→ **ФРАГМЕНТ ТЕКСТА**
Полковник Ростанев — фигура необыкновенно цельная (пожалуй, не менее цельная, чем — в своем, разумеется, роде — Фома Фомич)[10]. Конечно, он не боец, но присущее ему чувство долга побуждает его на решительные поступки. Этот «мрачный эгоист» предельно альтруистичен. «Дядя не согласился бы быть счастлив один», — сообщает повествователь, как бы предвосхищая — конечно, на бытовом уровне — одну из капитальнейших идей будущей Пушкинской речи (о стремлении русского скитальца к «всемирному счастью»).
То, что Ростанев покорно подчиняется Фоме Фомичу, неудивительно: он бы мог подпасть под влияние и менее значительной силы. Удивительно другое: Фома Опискин простирает свою власть над душами многих людей (в конечном счете даже таких, как Бахчеев — человек далеко не бесхарактерный). Причем почти абсолютное господство этого ничтожества, этого морального монстра основано не на каких-то атрибутах внешнего могущества (деньги, положение, слава); нет, оно, как это ни парадоксально, зиждется на сугубо моральных основаниях.
Именно в этом заключается самое страшное.
Ни чудовищное лицедейство Фомы Фомича, ни его незаурядная воля, пусть злая, но твердо и, можно сказать, искусно направленная, ни его поистине иезуитское умение превращать собственный публичный позор в публичный же триумф — ничто не смогло бы произвести такого неотразимого действия на обитателей Степанчикова, если бы они не были внутренне предрасположены к такого рода духовному рабству[11].

→ **ИСХОДНЫЕ ДАННЫЕ**
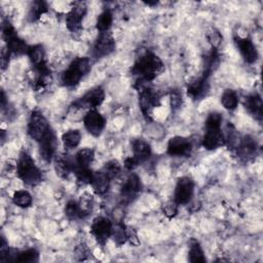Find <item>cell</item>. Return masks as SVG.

→ **УСЛОВИЕ ЗАДАНИЯ**
Перепишите из отрывка о Фоме Опискине участок от слов «То, что Ростанев» до слов «сугубо моральных основаниях.» включительно, заменив «Ростанев» на «полковник».

→ **ОЖИДАЕМЫЙ ОТВЕТ**
То, что полковник покорно подчиняется Фоме Фомичу, неудивительно: он бы мог подпасть под влияние и менее значительной силы. Удивительно другое: Фома Опискин простирает свою власть над душами многих людей (в конечном счете даже таких, как Бахчеев — человек далеко не бесхарактерный). Причем почти абсолютное господство этого ничтожества, этого морального монстра основано не на каких-то атрибутах внешнего могущества (деньги, положение, слава); нет, оно, как это ни парадоксально, зиждется на сугубо моральных основаниях.